*** Records provided Section Begins ***
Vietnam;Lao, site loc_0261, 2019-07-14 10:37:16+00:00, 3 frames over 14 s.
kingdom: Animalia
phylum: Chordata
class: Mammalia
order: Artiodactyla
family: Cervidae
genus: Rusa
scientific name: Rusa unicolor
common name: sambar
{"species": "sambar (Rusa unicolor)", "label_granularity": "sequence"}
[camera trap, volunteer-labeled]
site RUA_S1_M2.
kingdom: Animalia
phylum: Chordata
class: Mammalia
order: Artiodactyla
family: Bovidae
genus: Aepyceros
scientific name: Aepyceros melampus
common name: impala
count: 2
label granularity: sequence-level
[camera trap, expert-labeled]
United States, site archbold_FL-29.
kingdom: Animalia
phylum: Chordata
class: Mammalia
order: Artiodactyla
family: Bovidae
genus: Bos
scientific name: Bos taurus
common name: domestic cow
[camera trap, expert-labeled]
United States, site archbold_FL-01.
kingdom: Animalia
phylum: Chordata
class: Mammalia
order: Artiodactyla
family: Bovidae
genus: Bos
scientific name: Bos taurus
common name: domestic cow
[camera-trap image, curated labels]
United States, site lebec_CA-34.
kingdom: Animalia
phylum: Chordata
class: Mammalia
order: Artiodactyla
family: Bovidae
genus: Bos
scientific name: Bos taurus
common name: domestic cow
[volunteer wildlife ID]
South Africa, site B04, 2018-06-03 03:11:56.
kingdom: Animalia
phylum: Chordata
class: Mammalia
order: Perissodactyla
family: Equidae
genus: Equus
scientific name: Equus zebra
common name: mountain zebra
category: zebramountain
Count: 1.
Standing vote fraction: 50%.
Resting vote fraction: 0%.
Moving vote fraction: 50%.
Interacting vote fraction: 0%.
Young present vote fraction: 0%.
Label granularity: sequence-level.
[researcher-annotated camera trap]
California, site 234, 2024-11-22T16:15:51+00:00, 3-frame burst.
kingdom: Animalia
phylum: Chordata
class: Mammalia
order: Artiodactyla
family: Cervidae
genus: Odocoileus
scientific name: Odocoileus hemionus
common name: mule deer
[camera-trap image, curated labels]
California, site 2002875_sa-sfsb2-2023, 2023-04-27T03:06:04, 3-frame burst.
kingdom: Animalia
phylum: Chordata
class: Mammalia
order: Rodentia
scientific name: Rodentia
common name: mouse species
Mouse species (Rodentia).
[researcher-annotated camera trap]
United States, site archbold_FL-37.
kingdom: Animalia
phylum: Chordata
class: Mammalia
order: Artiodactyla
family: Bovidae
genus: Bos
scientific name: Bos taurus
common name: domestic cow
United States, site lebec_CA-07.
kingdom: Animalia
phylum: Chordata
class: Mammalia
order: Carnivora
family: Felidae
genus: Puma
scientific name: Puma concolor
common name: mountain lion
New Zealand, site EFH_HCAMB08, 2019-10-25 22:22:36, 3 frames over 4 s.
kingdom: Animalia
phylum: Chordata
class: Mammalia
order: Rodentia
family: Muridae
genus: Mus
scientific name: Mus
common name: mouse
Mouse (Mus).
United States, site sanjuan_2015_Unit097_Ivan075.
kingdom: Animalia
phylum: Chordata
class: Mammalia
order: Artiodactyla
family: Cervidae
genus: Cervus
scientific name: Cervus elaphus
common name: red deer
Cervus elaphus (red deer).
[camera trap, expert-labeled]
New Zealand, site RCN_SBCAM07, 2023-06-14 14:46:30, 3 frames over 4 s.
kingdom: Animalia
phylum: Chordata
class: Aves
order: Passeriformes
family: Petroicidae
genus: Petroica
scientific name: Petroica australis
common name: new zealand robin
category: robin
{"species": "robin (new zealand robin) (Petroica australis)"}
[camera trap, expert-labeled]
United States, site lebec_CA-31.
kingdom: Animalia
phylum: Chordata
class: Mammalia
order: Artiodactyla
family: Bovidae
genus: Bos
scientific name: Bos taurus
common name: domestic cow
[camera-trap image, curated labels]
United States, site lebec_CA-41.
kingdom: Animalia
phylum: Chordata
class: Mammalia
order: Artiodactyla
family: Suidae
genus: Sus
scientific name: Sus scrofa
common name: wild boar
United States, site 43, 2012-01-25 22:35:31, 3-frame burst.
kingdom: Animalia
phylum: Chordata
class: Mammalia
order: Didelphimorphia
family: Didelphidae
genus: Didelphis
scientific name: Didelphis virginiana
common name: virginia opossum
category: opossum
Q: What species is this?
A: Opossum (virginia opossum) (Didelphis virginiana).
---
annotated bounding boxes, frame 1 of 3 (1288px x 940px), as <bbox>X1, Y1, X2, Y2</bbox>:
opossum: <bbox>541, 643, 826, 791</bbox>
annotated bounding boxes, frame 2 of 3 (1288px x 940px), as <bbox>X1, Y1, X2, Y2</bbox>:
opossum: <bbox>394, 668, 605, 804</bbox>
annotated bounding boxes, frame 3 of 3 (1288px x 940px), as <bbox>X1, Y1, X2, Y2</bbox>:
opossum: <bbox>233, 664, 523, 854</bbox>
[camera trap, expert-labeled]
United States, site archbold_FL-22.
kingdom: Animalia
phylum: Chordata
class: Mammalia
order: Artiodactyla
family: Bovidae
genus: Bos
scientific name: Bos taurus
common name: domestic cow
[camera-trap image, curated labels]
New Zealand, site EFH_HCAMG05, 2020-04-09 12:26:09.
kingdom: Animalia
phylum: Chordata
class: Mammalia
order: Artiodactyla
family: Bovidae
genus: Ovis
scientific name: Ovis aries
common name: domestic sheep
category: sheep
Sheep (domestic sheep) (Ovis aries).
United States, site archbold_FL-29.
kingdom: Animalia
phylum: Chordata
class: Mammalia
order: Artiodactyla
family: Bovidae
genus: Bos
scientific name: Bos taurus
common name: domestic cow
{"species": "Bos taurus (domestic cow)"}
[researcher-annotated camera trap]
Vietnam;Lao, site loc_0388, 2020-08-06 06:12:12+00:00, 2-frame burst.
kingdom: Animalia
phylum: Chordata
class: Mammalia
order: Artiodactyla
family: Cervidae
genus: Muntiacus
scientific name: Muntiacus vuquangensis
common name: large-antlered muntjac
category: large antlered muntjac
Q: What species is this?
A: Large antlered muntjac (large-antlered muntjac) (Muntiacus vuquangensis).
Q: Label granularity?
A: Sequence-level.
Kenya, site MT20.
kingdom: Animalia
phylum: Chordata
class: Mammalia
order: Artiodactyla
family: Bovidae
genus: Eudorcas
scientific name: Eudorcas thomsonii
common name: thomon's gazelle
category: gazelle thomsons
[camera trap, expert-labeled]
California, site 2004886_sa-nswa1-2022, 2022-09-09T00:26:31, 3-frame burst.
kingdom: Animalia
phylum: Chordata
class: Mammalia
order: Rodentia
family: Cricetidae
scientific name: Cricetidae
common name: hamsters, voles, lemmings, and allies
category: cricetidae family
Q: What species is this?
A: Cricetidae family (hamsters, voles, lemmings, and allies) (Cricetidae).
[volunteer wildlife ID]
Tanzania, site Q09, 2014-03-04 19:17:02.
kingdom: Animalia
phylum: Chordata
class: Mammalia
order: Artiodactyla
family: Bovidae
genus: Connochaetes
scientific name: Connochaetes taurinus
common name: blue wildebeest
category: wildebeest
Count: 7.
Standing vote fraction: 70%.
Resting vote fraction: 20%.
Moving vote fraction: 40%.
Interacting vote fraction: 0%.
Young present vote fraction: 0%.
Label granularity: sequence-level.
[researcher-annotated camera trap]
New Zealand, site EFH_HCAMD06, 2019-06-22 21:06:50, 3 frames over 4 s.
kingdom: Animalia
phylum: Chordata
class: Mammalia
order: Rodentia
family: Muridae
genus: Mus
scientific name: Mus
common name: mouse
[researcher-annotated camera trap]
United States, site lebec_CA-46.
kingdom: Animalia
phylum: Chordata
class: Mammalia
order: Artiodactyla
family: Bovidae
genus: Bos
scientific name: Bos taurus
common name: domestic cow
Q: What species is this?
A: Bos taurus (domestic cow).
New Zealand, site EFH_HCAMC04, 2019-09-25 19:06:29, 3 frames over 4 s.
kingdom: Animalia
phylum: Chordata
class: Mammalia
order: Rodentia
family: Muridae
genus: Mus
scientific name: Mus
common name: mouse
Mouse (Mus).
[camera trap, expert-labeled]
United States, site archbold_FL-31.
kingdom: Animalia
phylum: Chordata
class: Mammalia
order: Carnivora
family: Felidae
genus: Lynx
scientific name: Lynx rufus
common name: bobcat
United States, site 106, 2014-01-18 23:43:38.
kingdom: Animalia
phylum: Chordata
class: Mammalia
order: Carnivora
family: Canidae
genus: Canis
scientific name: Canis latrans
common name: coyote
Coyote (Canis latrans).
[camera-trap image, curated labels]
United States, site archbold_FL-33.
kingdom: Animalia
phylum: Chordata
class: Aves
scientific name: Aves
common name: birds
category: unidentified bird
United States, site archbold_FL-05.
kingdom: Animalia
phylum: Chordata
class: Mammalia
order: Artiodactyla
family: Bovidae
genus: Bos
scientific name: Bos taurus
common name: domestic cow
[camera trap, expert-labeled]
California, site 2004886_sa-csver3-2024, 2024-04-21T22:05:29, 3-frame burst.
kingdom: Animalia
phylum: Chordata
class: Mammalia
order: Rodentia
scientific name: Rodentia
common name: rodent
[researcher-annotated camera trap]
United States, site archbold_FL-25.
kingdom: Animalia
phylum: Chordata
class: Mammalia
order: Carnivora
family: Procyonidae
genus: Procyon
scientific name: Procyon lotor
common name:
*** Records provided Section Ends ***
Whenever the word "Standing" appears in a line of the listing, copy out that line.

Standing vote fraction: 50%.
Standing vote fraction: 70%.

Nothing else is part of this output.